I can't sleep when I think about the future I was born into.

Time Travel Fact: It’s unclear where the idea of time travel first emerge, although some point to an early example around 700 BC. From Wikipedia: Ancient folk tales and myths sometimes involved something akin to travelling forward in time; for example, in Hindu mythology, the Mahabharatha mentions the story of the King Revaita, who travels to heaven to meet the creator Brahma and is shocked to learn that many ages have passed when he returns to Earth.

October 9, 2008

Neutral Milk Hotel//Holland, 1945

In 2001, I took an overnight Greyhound bus trip from Detroit to New York listening only to In the Aeroplane Over the Sea by Neutral Milk Hotel. And I was happy. That’s how good this album is.

In the Aeroplane is easily one of the most perfect albums ever created (and probably the only indie rock ever created that’s mostly about Anne Frank). The songs are simple, but that quality only enhances the appeal (and the drunken sing-along ability). The lyrics are so strong, with depth that comes off sounding pleasantly skewed, and the soundscapes are rich and innovative. Many of the songs on the album blend into each other, making the it more of a symphony with distinct movements, rather than just a random collection of songs.
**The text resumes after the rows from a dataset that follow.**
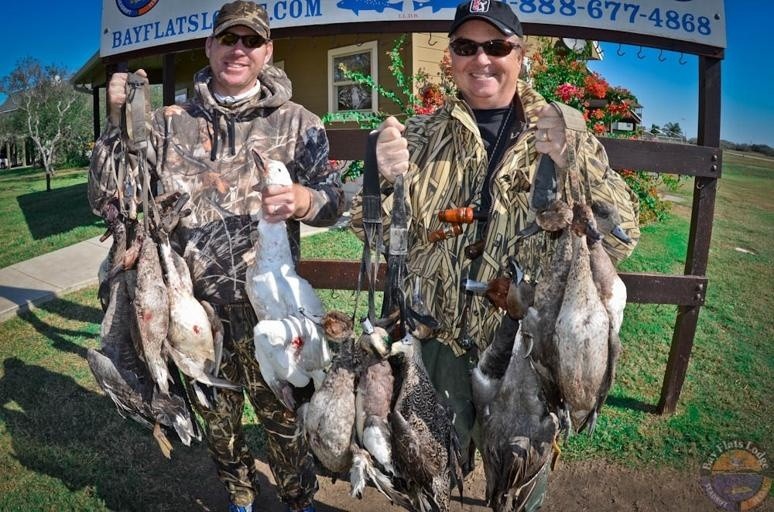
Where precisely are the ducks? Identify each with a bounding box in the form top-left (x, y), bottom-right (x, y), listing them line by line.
top-left (242, 147), bottom-right (334, 413)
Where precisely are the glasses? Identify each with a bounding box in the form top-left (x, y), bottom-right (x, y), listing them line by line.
top-left (450, 39), bottom-right (521, 56)
top-left (215, 32), bottom-right (265, 48)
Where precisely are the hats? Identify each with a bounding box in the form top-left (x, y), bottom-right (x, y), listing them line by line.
top-left (213, 1), bottom-right (271, 40)
top-left (448, 0), bottom-right (523, 38)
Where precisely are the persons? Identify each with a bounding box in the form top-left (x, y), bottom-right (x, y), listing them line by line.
top-left (370, 0), bottom-right (641, 512)
top-left (87, 0), bottom-right (346, 512)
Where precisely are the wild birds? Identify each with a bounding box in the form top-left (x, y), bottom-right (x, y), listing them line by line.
top-left (298, 199), bottom-right (632, 512)
top-left (86, 125), bottom-right (245, 458)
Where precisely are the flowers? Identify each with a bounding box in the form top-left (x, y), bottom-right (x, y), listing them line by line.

Unfortunately, this sophomore effort from Neutral Milk Hotel was the short-lived band’s last, as the central songwriter and force behind the group, Jeff Magnum, strangely dropped off the face of the earth. His seclusion was so dramatic and complete that Slate has touted him as the Salinger of indie rock, which I don’t think is too terribly far off.



Holland, 1945.mp3

Now she's a little boy in Spain, playing pianos filled with flames.

August 6, 2008

Pedro the Lion//June 18, 1976

It’s grey and I don’t feel so hot in more ways that one. Looks like sad bastard day today.

Here’s an uplifting track from Pedro the Lion about unwanted pregnancy and suicide.



June 18, 1976.mp3

I promise I’ll get happier as the week progresses.